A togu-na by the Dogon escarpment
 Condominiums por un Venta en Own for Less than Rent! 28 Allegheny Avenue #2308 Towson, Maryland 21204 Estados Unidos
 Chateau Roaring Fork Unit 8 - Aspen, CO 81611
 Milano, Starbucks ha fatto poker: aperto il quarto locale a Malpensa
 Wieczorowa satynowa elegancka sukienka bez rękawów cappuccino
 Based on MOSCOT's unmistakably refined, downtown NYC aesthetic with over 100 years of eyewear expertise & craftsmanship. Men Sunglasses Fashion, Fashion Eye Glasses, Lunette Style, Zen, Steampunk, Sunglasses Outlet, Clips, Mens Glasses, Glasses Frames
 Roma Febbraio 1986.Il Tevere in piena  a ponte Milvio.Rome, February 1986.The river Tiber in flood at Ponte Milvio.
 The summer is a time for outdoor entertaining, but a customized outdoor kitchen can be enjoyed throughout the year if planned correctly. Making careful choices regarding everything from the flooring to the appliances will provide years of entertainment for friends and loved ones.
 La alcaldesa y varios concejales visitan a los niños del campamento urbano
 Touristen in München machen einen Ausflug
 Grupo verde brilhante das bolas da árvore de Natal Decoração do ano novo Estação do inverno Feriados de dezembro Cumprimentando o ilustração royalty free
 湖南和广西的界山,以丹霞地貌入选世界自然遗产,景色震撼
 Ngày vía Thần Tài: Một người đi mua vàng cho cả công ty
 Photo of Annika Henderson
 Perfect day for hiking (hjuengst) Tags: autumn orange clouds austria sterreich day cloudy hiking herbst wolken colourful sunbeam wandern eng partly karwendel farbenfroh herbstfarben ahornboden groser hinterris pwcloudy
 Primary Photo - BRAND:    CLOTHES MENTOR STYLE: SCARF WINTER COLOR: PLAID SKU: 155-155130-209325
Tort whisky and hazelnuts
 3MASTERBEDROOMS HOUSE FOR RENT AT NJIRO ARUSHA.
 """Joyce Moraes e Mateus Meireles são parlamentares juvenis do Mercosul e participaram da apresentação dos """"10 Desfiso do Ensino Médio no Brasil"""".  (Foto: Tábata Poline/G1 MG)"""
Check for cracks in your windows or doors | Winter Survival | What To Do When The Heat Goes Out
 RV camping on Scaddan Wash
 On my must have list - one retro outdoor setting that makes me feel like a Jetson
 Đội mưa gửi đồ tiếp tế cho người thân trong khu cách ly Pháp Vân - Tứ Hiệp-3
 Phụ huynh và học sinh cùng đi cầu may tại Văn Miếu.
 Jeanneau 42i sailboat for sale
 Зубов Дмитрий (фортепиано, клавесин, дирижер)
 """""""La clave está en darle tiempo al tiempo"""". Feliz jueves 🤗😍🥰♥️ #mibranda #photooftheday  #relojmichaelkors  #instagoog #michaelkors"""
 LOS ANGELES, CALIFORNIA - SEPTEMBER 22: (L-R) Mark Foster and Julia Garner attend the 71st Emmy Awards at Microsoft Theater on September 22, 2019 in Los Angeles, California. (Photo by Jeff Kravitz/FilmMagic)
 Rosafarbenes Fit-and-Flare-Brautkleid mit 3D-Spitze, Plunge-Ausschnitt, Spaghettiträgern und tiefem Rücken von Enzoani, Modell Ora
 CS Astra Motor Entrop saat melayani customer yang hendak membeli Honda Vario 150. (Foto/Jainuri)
_ _ _
**Goal of the exercise:** Begin at the first line of the records above and quote every line verbatim through the one that contains "Wieczorowa satynowa elegancka".

**Result below:**
A togu-na by the Dogon escarpment
 Condominiums por un Venta en Own for Less than Rent! 28 Allegheny Avenue #2308 Towson, Maryland 21204 Estados Unidos
 Chateau Roaring Fork Unit 8 - Aspen, CO 81611
 Milano, Starbucks ha fatto poker: aperto il quarto locale a Malpensa
 Wieczorowa satynowa elegancka sukienka bez rękawów cappuccino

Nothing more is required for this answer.